Friday, March 27, 2009

Unwritten guide to Yahoo Query Langauge

I've recently have had a chance to play around with the Yahoo Query Language in the redesign of my homepage. I have found serveral uses for this versitile tool for AJAX developers. The three function I found to be the most useful would have to be the JSON, FEED, and HTML data queries. I recommend that you open the Yahoo Query Language Console so you can run the queries I list to get a feel for what data is returned.


JSON

The first and most obvious usage is the JSON data query:


Query 1. JSON from Yahoo Pipes
select * from json where
url="http://pipes.yahoo.com/pipes/pipes.popular?_out=json"
and itemPath = "value.items"
and categories.module = "regex"

Although the above query is fairly simple there are a few details that we can look at. The statement (as will all YQL statements) starts with the 'select' keyword. That is followed with '*', this symbol designates that you want all data elements to be returned. If you wanted to limit the number of fields returned by the query you would list those fields in place of the '*' symbol.

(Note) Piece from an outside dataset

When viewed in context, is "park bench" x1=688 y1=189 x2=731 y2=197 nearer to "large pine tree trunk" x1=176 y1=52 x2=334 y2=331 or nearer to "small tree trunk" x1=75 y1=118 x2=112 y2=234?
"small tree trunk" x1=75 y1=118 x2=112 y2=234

After the 'from' keyword is where you list the datasource, in this case json is the datasource. The datasource is followed by the 'where' keyword, this section of the query is where the important stuff happens. In the where clause is where you list the requirements that the data must meet in order to be returned by YQL. JSON has two pre-defined fields to filter against in the 'where' clause, they are as follows:

url
-(Required) Set this equal to the url where the JSON document can be found.
itemPath
-(Optional) Set this to select a sub-set of the data. In the previous query the contents of the base value's 'items' field is selected as the base for the datasource. Think of it as the xpath for JSON.

In addition to these predefined fields you can also filter against any field in the datasource. In the example query (Query 1.) we have listed that the 'categories' must contain a 'module' field that equals 'regex'.

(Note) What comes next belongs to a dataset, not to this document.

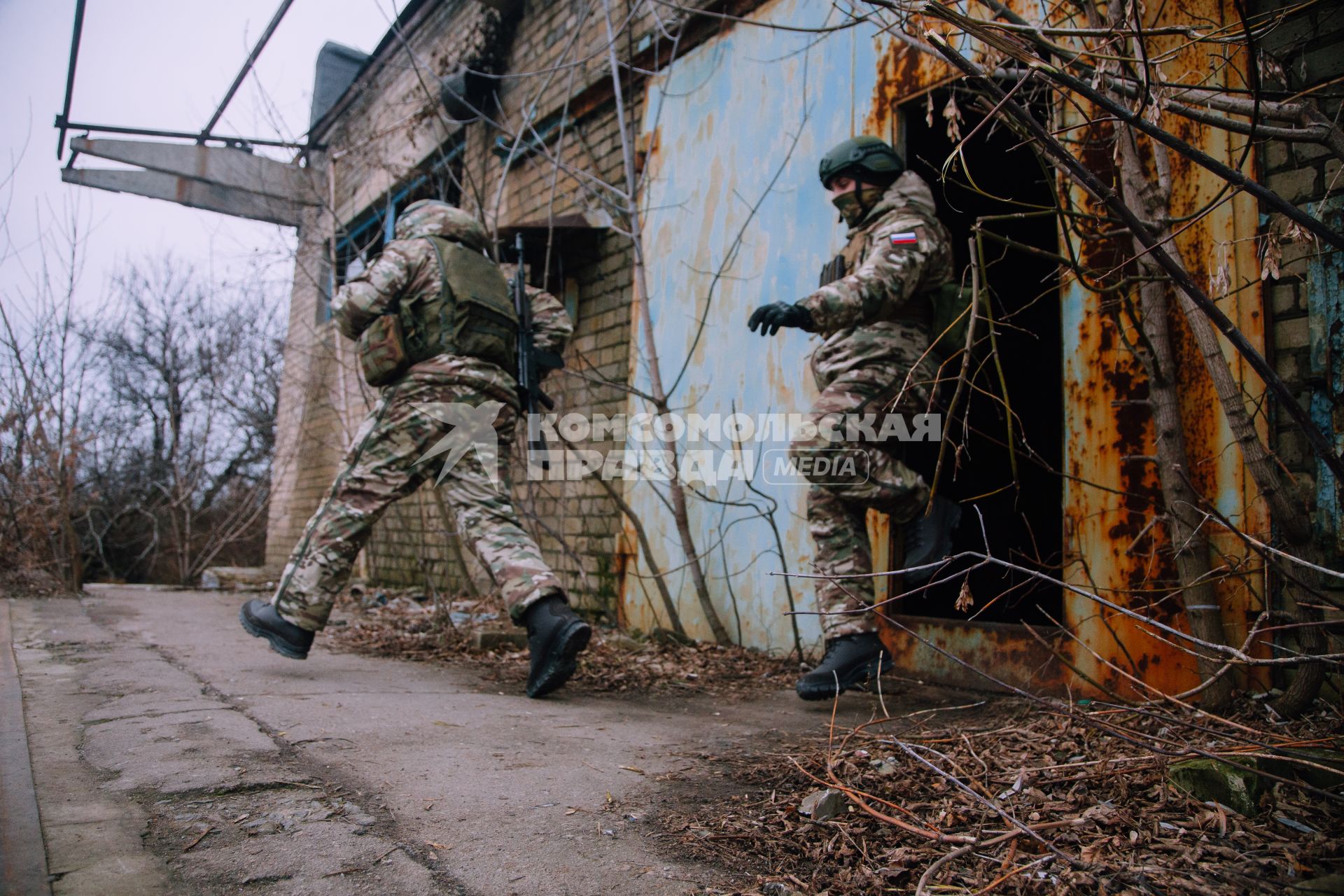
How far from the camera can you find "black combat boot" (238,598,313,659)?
9.40 feet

Note: Another good reason to use the JSON datasource is when you have to consume via Javascript an api that doesn't support callbacks (JSONP). You can run the api through a YQL query to wrap it in a callback.

FEED

The FEED datasource is one that can be easy or hard depending on the kind of feed you will be consuming (RSS or Atom).


Query 2. FEED from Atom feed on http://jawtek.blogspot.com/
select title, content.content,published, link.href from feed where
url='http://jawtek.blogspot.com/feeds/posts/default'
and content.type = 'html'
and link.rel = 'alternate'

Query 3. FEED from RSS feed on http://jawtek.blogspot.com/
select title, description, pubDate, link from feed where
url='http://jawtek.blogspot.com/feeds/posts/default?alt=rss'

I'll spare you the basics this time and just focus what makes FEED different from JSON. The first thing you probably noticed is the fact that Atom (Query 2.) query is longer than the RSS (Query 3.) query, this has nothing to do with YQL but more to do with the differences in the two formats. Where Atom is more verbose and takes more filtering to get the data you want RSS being the older of the two formats contains less data. Now I'm not going to say one is better than the other but what I will say is that Atom has the potential to allow you to be more specific in what data you colletc while at the same time it can make for some large queries. FEED just like JSON allows you to filter on any field defined in the feed but only has on pre-defined field:

url
-(Required) Set this equal to the url where the feed can be found.

Note: Because Atom and RSS give the same elements different names, your Javascript will have to be prepared to deal with that.

HTML

The final datasource I'll discuss is HTML. The HTML datasource is usefull when the data you want is in an HTML Document. You could use it to get data from a site that doesn't make it's data available through JSON or a FEED.

Query 4. HTML query to scrape data from Yahoo Finance
select * from html where
url="http://finance.yahoo.com/q?s=yhoo"
and xpath='//div[@id="yfi_headlines"]/div[2]/ul/li/a'

Now what separates the HTML datasource from the previous two is that you do everything through pre-defined fields. It does not seem possible to filter on elments, atleast not that I've found. This isn't an issue since the query relies on xpath which is a very powerful. There are four pre-defined fields:

url
-(Required) The url of the HTML document you would like to query
xpath
-(Optional) The xpath to search the document with. The finer points of xpath are beyond this article but the xpath in the query (Query 4.) says, starting anywhere ('//') look for a 'div' with ('[]') the attribute ('@') 'id' set to the value 'yfi-headlines' going down one element ('/') to the second ('[2]') div. From there go down ('/') each 'ul' to all 'li's to get all 'a's.
charset
-(Optional) This field is to define the Character Set of the html document you are quering. A value is not required here as YQL automatically determines the character set of the html document.
browser
-(Optional) I have not been able to determine the usage of this field. The console tells you that the only allowable value for it is 'me'.

Note: Although I list the xpath field as optional I highly recommend against leaving it blank because it defaults to '/html/body' which means everything in the body.